Building the first-floor addition to this seaside home included the installation of three steel I-beams to restrain the tops of the walls and keep them from toppling in a flood, and also to carry the load from the floor system, walls, and roof above to the foundation. Builder Nate Eldon walks through the process of prepping the foundation for the steel beams, setting the beams in place, adding shims to level the beams, and tying the floor system together with welded and bolted connections.
On the Seaside
Cape May in New Jersey is the country’s oldest seaside resort, hosting vacationers from Philadelphia and the surrounding area starting in the mid-18th century. Despite decades of coastal storms, much of the Victorian architecture is still here, making Cape May second only to San Francisco for its collection of highly ornate wood-frame buildings from the 1800s. My firm does a lot of renovation work on these old houses, which usually involves adding on to the original structure in the form of dormers, add-a-levels, and rear additions.

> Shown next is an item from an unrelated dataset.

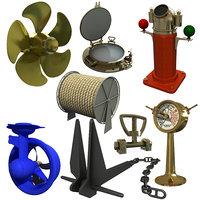 ship parts propeller 3D model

Even though the houses we work on are old, anything new (and much of the old) must comply with modern building codes and Cape May’s strict zoning rules, which regulate any work that alters a home’s exterior. But most importantly, the houses we work on that are this close to the shore must withstand hurricane-force winds and be elevated to prevent damage from flooding.
One of our recent projects was an extensive renovation and addition to a Victorian-era house a couple blocks from the shore. The original portion of the house was built in the 1890s in South Cape May, a community so flood-prone it was abandoned in 1945. Records indicate that the home was moved one mile north to Cape May in the 1920s, likely by teams of horses. There were a few renovations of varying quality since then.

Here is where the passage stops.